▶ RECORDED INFORMATION:
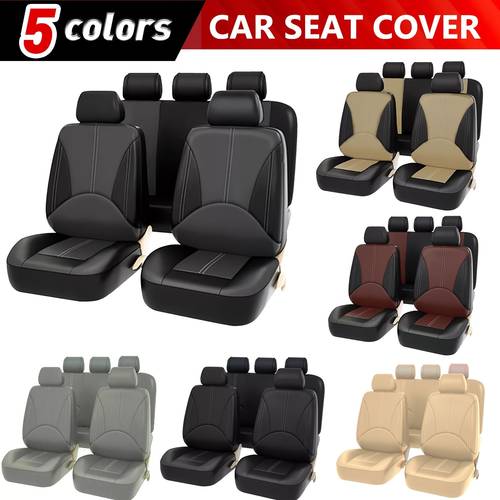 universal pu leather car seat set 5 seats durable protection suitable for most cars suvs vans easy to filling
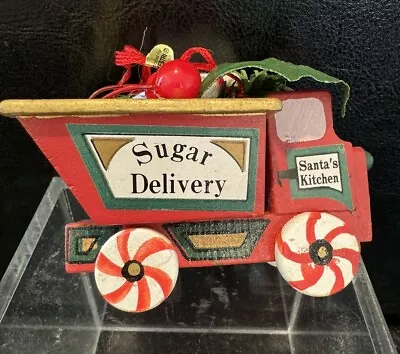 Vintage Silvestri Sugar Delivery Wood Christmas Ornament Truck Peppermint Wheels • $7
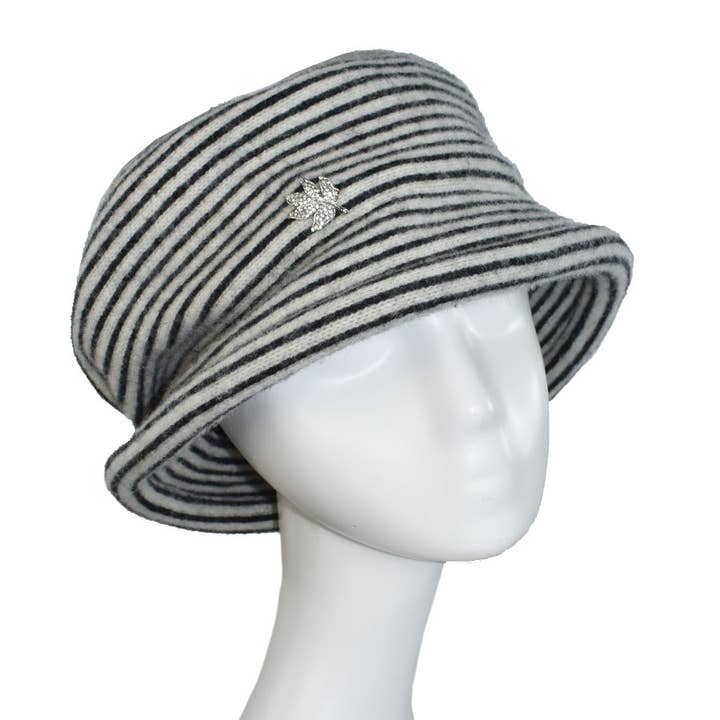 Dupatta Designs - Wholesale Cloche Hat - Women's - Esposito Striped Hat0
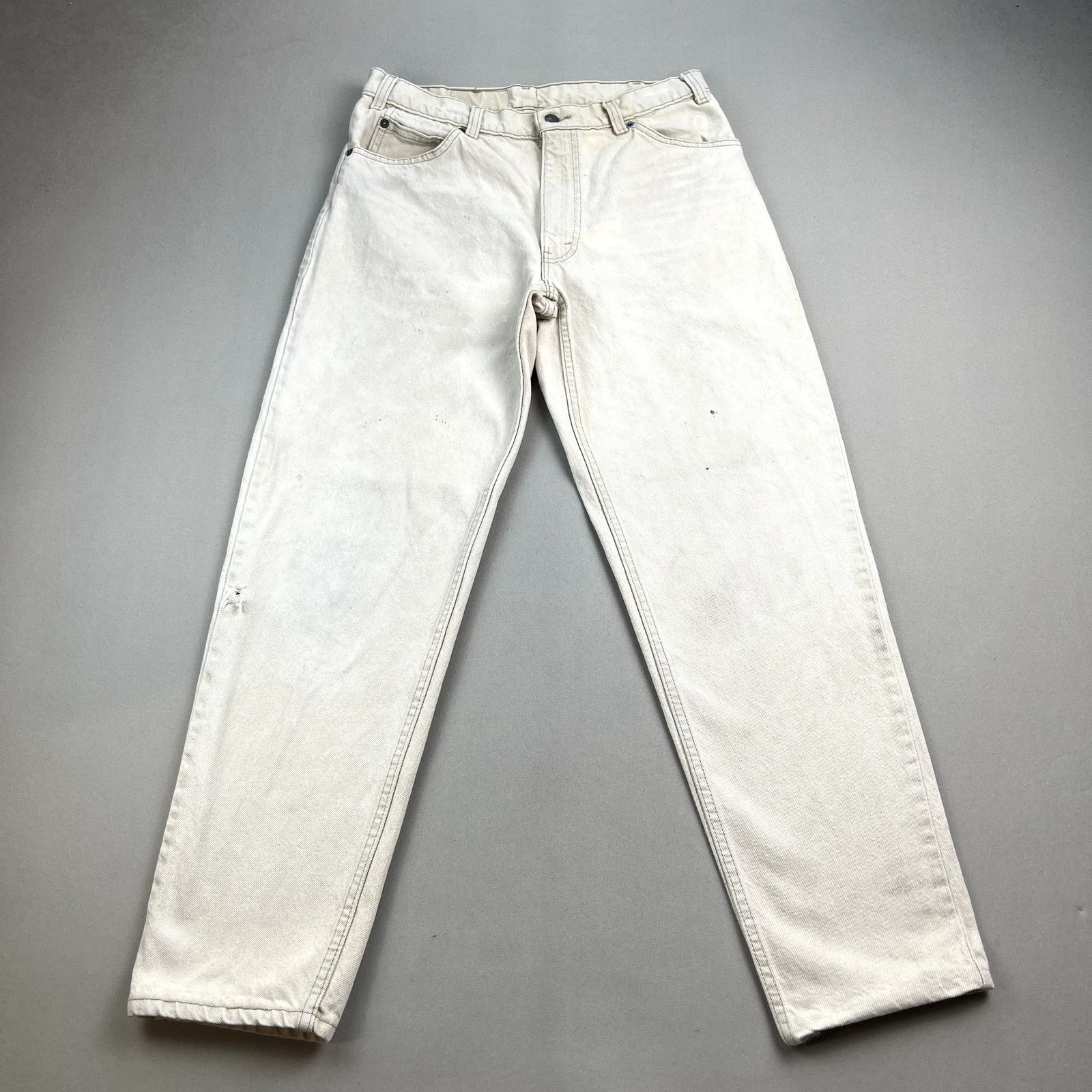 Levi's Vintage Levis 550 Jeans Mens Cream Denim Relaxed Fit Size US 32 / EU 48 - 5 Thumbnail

▶ TASK STATEMENT: Output only these lines, word for word: the line containing "Vintage Silvestri Sugar" and every line after it through the last line of the data. Omit the pictures.

▶ RESPONSE BOX:
 Vintage Silvestri Sugar Delivery Wood Christmas Ornament Truck Peppermint Wheels • $7
 Dupatta Designs - Wholesale Cloche Hat - Women's - Esposito Striped Hat0
 Levi's Vintage Levis 550 Jeans Mens Cream Denim Relaxed Fit Size US 32 / EU 48 - 5 Thumbnail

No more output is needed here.